PASAJE PROPORCIONADO
※ ※ ※

Pero no son la solución definitiva al problema
Al menos en principio, la necesidad de trabajar por el bien del prójimo debería mantenernos en constante movimiento como cristianos, pero existe otro factor muy importante que debemos tener en cuenta en este asunto, si no queremos caer en un desbalance dañino. Este factor es la naturaleza humana.
La razón por la que los movimientos sociales no son la solución total al problema de la injusticia y el sufrimiento se encuentra en lo que llamamos la doctrina de la depravación total. ¿Qué quiere decir esto? En palabras simples, esta doctrina refleja el testimonio bíblico de que la maldad tiene su origen en el aspecto interno de las personas, en su mente y corazón (Génesis 6:5; 8:21; Salmos 51:5; Jeremías 17:9; Romanos 3:9-18, 23; 7:18; Efesios 2:1-3, etc.). Por esta razón, la maldad en sus diversas formas nos acompaña a donde quiera que vamos; es inseparable de nosotros, porque está dentro de nosotros y (obviamente) es imposible escapar de nosotros mismos.
¿De dónde salen el egoísmo, la crueldad, la avaricia, el odio, la envidia, el rencor, la indiferencia, la injusticia? No vienen de una institución, aunque haya algunas instituciones que las faciliten más que otras. No vienen de una ideología, aunque hay algunas ideologías que las justifiquen más que otras. Estas cosas vienen del corazón del ser humano, sentenció Jesús (Mateo 15:19; Lucas 6:45), y por eso intentar solucionarlas con esfuerzos externos es inútil (Jeremías 13:23; Romanos 8:7). Podemos intentar limitarlas con educación, leyes y castigos, pero mientras existan seres humanos en este mundo, existirá el pecado, y estos males se manifestarán de una manera u otra.

※ ※ ※

QUÉ SE PIDE
Por favor, reproduce sin alterar nada el fragmento del pasaje sobre la naturaleza humana que empieza con las palabras "Pero no son" y termina con "la naturaleza humana.". Recurre solo al pasaje sobre la naturaleza humana.

※ ※ ※

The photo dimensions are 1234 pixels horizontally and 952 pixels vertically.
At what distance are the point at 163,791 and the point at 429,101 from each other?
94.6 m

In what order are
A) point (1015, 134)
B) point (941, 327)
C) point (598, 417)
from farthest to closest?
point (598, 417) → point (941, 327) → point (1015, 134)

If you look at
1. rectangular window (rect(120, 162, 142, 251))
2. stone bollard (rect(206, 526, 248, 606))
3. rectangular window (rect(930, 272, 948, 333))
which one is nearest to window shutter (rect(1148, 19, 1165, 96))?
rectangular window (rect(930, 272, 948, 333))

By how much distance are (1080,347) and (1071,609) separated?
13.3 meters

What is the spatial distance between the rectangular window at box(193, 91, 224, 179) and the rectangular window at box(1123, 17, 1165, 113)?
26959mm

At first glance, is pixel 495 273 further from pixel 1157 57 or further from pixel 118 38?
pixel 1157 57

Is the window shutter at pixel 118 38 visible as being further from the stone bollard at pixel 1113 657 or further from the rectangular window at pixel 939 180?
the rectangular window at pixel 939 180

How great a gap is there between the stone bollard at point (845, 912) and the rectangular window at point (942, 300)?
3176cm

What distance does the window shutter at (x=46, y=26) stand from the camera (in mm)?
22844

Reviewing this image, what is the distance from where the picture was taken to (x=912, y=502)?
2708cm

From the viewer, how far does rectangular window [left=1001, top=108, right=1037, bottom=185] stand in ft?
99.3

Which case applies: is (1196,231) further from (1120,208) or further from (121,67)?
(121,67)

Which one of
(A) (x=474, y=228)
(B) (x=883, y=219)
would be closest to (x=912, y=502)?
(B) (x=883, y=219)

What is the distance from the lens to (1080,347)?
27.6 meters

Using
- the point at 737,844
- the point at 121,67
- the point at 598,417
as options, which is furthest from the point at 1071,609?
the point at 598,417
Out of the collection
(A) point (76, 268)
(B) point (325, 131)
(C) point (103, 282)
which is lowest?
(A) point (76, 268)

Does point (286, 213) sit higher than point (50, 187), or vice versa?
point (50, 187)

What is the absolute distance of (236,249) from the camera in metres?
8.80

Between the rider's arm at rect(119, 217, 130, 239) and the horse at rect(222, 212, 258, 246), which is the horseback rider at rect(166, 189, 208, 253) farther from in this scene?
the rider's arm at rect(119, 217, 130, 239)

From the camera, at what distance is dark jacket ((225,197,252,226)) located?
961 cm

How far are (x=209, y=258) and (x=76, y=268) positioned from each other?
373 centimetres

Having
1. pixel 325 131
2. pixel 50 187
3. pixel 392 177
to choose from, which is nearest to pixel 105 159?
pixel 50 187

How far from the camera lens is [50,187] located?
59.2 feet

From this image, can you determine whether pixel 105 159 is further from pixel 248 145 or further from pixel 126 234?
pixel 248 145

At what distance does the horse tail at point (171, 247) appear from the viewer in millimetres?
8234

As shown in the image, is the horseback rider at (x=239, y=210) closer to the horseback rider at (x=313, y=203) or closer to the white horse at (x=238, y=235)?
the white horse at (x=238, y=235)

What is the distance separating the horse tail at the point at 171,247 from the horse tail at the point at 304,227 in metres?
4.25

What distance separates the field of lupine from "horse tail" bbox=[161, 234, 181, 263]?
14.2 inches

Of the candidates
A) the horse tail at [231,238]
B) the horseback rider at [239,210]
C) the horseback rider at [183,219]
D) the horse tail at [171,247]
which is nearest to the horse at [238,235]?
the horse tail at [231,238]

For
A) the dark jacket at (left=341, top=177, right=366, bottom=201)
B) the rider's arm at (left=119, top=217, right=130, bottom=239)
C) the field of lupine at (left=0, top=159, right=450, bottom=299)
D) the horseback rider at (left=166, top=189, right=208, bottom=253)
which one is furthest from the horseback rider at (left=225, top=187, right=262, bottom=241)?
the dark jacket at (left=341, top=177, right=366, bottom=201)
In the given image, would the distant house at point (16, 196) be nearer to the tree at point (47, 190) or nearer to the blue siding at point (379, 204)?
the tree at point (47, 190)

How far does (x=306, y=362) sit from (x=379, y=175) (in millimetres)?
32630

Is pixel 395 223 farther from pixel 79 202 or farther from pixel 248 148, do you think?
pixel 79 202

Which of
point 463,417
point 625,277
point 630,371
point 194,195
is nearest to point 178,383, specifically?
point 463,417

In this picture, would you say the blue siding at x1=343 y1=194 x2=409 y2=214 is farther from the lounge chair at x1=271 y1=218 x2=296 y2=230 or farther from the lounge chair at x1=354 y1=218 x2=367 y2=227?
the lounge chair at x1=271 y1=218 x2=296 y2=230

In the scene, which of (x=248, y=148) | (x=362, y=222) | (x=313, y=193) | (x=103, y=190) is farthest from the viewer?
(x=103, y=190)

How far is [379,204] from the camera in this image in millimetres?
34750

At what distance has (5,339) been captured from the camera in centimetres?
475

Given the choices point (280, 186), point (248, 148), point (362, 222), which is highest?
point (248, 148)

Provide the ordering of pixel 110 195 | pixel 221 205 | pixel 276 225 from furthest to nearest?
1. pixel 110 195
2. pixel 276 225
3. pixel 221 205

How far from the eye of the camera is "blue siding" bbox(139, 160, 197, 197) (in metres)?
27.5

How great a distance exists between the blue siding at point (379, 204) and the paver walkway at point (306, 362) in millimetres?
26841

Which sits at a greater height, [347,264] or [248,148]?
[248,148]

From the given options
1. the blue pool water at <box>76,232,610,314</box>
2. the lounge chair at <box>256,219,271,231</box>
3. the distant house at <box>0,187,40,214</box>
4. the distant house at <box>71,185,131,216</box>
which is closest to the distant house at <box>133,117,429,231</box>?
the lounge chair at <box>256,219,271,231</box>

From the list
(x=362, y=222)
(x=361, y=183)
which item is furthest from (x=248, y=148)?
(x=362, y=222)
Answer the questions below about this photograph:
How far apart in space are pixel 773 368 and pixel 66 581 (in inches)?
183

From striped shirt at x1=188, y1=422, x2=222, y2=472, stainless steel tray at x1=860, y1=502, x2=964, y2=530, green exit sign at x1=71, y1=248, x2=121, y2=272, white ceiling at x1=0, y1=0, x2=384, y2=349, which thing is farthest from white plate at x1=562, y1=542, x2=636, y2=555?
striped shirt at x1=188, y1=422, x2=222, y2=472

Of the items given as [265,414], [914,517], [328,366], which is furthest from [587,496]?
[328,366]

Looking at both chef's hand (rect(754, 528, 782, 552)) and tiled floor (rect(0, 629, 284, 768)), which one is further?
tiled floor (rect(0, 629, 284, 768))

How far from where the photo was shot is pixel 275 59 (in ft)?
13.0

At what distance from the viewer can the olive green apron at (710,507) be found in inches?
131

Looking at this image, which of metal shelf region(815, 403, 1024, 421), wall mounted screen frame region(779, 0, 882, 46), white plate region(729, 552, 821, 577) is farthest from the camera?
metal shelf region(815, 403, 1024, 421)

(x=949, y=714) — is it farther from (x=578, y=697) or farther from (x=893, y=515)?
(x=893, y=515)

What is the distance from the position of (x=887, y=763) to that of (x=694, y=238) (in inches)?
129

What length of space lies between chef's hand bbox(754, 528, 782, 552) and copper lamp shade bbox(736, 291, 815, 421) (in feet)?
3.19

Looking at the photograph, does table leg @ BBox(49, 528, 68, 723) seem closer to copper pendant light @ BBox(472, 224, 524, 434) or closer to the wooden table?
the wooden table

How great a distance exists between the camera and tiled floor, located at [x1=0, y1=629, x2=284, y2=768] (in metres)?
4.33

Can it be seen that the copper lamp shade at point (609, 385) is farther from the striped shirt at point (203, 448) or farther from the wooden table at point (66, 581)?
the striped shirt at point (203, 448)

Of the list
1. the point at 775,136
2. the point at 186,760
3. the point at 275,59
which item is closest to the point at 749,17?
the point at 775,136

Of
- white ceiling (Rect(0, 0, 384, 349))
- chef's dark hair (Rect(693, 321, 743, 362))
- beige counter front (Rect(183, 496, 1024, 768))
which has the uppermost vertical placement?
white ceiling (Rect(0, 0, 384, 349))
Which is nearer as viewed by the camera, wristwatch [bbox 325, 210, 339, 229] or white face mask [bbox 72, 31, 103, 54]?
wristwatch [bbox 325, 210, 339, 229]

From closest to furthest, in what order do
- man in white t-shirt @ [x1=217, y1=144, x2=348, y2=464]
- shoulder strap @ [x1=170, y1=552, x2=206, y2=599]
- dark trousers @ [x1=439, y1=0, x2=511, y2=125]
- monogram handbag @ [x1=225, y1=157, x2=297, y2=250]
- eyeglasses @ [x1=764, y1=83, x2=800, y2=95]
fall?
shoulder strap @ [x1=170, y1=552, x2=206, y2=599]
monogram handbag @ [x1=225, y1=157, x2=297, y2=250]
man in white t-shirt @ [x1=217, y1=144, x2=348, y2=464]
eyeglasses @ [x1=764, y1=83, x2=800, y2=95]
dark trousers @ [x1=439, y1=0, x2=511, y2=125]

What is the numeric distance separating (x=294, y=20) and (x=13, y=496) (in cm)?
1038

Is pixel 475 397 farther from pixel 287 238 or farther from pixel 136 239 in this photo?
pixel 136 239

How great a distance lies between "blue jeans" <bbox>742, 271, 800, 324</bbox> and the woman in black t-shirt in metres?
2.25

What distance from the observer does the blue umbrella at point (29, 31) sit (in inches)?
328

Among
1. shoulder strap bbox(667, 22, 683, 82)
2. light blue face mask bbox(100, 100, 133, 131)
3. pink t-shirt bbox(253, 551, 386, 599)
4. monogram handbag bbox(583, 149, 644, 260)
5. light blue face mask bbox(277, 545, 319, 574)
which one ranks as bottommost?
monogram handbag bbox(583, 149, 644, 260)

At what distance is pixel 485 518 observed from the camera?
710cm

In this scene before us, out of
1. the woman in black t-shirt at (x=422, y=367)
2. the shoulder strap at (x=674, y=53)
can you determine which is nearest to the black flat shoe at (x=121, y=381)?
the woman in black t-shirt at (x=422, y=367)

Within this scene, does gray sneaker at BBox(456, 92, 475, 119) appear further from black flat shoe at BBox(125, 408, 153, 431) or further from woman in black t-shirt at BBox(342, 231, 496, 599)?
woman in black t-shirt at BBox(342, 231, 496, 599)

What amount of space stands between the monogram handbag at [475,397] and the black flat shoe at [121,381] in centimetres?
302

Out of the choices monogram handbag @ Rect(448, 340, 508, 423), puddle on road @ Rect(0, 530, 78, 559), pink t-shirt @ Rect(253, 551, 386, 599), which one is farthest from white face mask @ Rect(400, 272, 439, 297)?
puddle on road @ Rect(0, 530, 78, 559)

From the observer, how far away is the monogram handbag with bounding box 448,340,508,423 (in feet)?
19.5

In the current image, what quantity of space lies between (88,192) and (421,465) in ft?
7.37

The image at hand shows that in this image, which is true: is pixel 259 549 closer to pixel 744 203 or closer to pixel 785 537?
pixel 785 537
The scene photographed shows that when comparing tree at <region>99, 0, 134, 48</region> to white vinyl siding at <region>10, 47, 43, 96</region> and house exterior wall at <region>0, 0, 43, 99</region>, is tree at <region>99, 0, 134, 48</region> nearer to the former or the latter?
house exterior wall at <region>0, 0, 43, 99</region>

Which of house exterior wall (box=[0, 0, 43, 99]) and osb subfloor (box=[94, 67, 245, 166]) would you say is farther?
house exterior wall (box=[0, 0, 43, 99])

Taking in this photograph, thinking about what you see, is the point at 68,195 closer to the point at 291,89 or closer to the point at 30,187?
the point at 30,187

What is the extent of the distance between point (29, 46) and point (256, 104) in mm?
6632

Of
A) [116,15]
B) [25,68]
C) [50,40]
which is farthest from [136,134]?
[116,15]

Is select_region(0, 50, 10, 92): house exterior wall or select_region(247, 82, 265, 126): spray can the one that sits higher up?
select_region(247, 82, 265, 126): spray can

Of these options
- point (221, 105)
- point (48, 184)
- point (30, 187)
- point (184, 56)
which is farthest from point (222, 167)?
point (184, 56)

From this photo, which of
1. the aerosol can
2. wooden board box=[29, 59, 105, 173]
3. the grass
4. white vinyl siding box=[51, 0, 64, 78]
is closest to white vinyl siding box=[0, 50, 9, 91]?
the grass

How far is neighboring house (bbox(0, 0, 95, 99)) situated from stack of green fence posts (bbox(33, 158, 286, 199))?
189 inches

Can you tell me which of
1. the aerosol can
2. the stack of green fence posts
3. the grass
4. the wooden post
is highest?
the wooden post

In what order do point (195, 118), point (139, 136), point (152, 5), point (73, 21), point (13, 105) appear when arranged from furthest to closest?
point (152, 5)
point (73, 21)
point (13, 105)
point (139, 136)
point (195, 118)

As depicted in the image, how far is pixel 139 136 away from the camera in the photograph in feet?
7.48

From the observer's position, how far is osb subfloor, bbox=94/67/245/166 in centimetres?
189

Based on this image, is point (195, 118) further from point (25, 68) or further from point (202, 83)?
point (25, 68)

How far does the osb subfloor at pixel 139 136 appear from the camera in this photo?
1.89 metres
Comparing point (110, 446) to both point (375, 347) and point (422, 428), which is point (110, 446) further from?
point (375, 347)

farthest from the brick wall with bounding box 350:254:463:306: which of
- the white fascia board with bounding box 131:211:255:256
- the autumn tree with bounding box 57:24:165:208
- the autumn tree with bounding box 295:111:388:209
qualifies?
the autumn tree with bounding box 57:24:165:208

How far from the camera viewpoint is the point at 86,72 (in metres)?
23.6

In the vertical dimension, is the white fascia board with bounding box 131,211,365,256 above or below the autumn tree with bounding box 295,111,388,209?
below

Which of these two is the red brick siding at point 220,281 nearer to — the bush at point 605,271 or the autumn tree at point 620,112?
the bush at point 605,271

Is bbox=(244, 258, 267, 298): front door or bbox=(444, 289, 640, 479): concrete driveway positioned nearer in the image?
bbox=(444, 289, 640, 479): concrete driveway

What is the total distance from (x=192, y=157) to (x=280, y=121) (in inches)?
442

※ ※ ※

RESULTADO
Pero no son la solución definitiva al problema
Al menos en principio, la necesidad de trabajar por el bien del prójimo debería mantenernos en constante movimiento como cristianos, pero existe otro factor muy importante que debemos tener en cuenta en este asunto, si no queremos caer en un desbalance dañino. Este factor es la naturaleza humana.